Conclusions and Relevance
Among a sample of patients in the top decile of Medicare spending in 2010, only a small percentage of costs appeared to be related to preventable ED visits and hospitalizations. The ability to lower costs for these patients through better outpatient care may be limited.
By Don McCanne, M.D.
The experts keep talking about the 30 percent of spending that is wasted on clinical services, and they keep proposing and implementing solutions to squeeze that waste out of our system. Yet when we look closer at the waste and at the methods being used to reduce it, we find that most efforts are relatively ineffective, and, further, that much of that suspect care may not be wasteful after all. This study adds to the data showing how elusive the goal of eliminating clinical waste has been.
Yet the savings that they are looking for are potentially recoverable, but not in the clinical services. They are to be found primarily in the financing infrastructure.
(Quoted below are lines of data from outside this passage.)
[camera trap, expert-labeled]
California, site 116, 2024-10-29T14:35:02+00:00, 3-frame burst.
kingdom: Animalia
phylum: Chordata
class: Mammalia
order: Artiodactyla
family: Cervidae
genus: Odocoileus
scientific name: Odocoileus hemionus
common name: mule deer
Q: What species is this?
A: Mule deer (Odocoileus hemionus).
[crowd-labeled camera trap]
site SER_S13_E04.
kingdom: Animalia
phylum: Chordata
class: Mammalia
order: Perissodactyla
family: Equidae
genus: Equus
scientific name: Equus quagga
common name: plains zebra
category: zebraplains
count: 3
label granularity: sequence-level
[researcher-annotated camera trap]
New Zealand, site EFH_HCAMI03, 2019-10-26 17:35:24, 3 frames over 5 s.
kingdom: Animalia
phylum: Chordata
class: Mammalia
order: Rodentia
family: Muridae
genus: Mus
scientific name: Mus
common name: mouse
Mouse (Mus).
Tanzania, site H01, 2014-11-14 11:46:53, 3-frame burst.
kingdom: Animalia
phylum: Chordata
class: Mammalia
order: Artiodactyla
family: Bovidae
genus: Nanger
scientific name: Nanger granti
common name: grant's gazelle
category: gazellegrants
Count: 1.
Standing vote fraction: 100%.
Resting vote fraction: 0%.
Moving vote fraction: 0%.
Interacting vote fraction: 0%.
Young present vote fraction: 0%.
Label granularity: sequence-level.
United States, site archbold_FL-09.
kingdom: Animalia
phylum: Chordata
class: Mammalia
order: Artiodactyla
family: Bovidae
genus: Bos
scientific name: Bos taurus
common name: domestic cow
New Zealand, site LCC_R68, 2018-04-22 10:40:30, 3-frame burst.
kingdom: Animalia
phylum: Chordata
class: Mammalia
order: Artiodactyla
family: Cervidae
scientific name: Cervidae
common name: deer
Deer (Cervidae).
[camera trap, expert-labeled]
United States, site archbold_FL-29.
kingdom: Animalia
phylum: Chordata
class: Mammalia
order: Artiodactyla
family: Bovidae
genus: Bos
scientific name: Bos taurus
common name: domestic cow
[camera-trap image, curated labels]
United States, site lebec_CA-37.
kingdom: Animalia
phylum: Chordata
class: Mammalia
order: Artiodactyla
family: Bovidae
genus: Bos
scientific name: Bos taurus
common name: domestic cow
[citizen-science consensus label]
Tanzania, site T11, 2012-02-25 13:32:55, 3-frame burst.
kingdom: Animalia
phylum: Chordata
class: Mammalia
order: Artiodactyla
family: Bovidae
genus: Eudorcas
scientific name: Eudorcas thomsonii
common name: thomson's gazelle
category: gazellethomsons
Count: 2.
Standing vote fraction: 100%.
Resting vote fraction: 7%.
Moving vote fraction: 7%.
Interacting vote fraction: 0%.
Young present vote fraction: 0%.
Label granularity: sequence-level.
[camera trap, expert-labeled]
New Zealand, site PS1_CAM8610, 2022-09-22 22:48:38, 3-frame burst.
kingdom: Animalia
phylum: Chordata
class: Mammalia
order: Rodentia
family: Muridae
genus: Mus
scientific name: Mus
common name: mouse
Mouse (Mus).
The non-clinical administrative waste is profound in our current financing system. It could be dramatically reduced by adopting a single payer system (eliminating the administrative excesses of the private insurers and the administrative burden they place on the delivery system, placing hospitals on global budgets, negotiating rates with health care professionals, bulk purchasing of pharmaceuticals, and separate planning and budgeting of capital improvements).
We should continue to make efforts to improve clinical services. But we should not look upon these improvements as a source of savings that would allow us to continue to unjustly enrich the superfluous vested interests who are diverting our finite funds from health care. Why would we want to continue to reward them anyway? Let’s fix what we do know is wrong with the system… especially since we know how to do that.